University of Calgary; Bamfield Marine Sciences Centre, Canada
Background/Question/Methods
The use of environmental DNA (eDNA) to quantify aquatic biodiversity is a rapidly emerging technique used for academic, government, and private purposes. The ease and relative low costs of taking environmental samples versus other methods of sampling makes eDNA methods an attractive choice, however, the broad variability in natural environments and a lack of standardization in laboratory analysis methods means that the robustness and replicability of these methods are difficult to assess. To address these deficiencies, we conducted a controlled winter experiment using 12 naturalized experimental streams and stocked caged Brook trout (Salvelinus fontinalis), Rainbow Trout (Oncorhynchus mykiss), and Cutthroat Trout (Oncorhynchus clarkii) in each stream at varying biomasses.
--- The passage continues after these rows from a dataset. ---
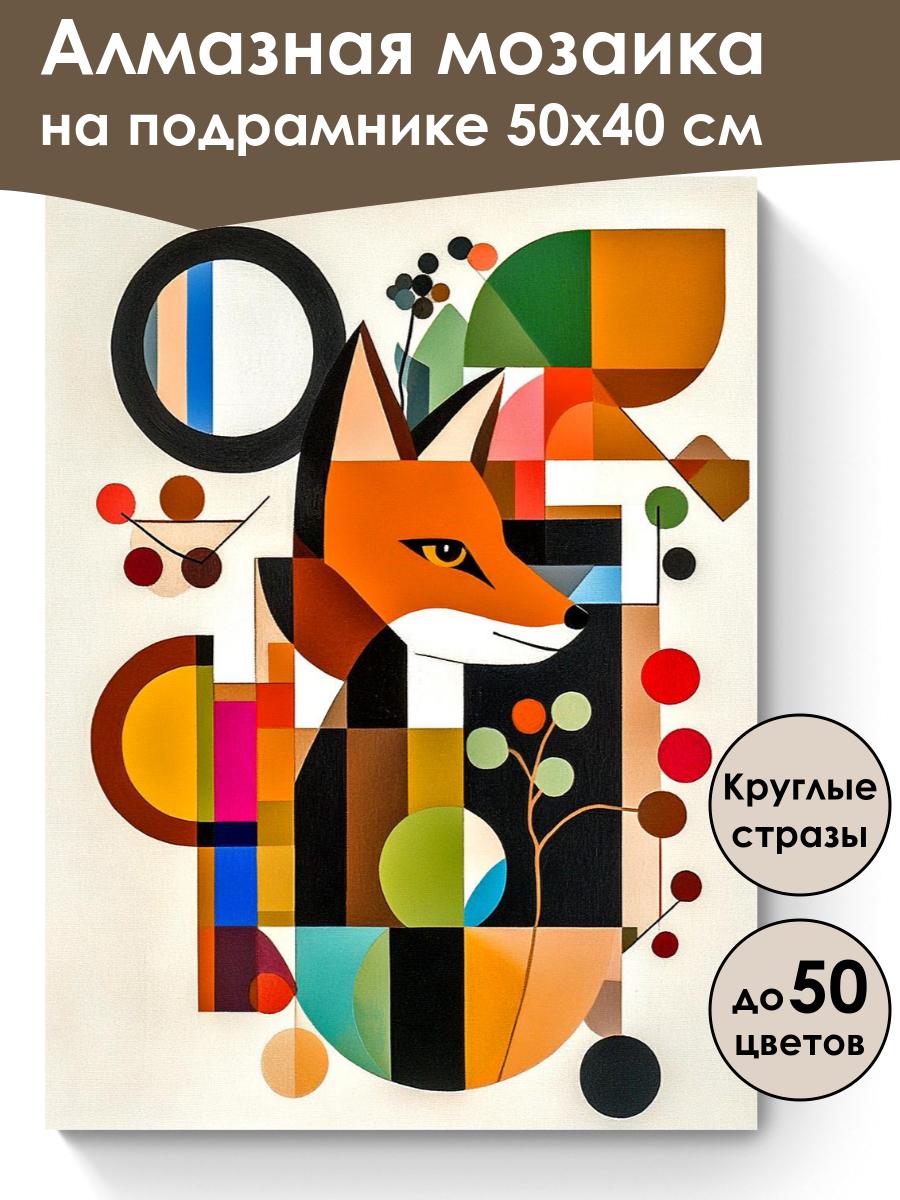 Алмазная мозаика на подрамнике 50х40 см

Круглые стразы

до 50 цветов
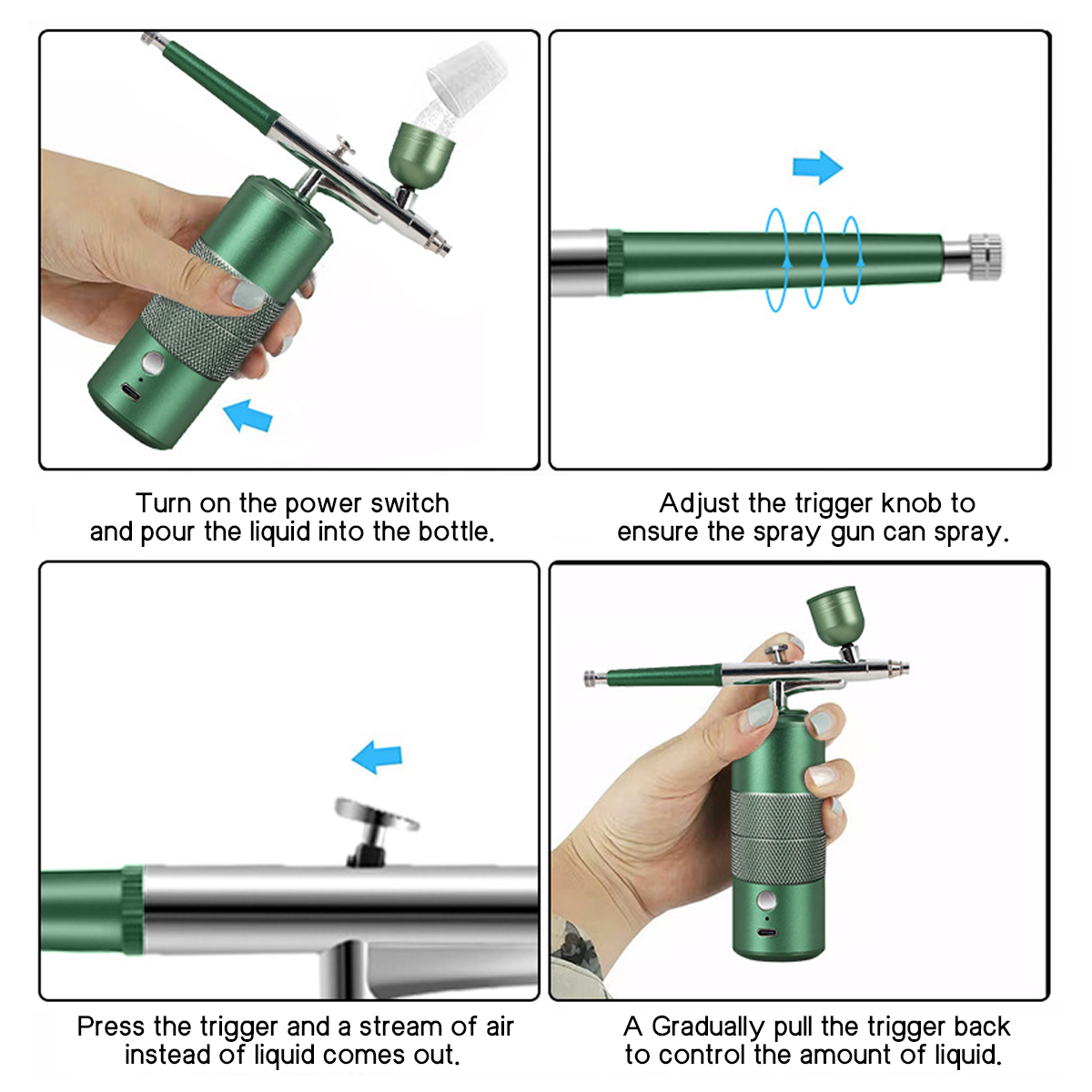 Turn on the power switch
and pour the liquid into the bottle.

Adjust the trigger knob to
ensure the spray gun can spray.

Press the trigger and a stream of air
instead of liquid comes out.

A Gradually pull the trigger back
to control the amount of liquid.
Triplicate water samples were collected from the start, middle, and end of each stream and filtered to collect DNA. We analyzed these samples using broad-target DNA metabarcodes, narrow-target DNA metabarcodes, and species-specific qPCR to compare the detection rate and quantification reliability of each method.
Results/Conclusions
Our study showed that both assay choice and bioinformatic choices affected species detection and taxon resolution. DNA quantities varied with biomass and distance downstream, consistent with previous research, but also with an an ecological gradient present in the naturalized streams. Our results indicate that stream ecology is crucial to take into consideration when making inferences from eDNA methods. We also discuss the importance of accounting for overdispersion and non-detects that frequently arise in eDNA data due to the physical state of eDNA in aquatic environments. To our knowledge, this is the first eDNA experiment to directly compare DNA metabarcoding and qPCR under a controlled, replicated design within a semi-natural system. This work highlights the need for development of process-based models when using eDNA application to infer species abundances.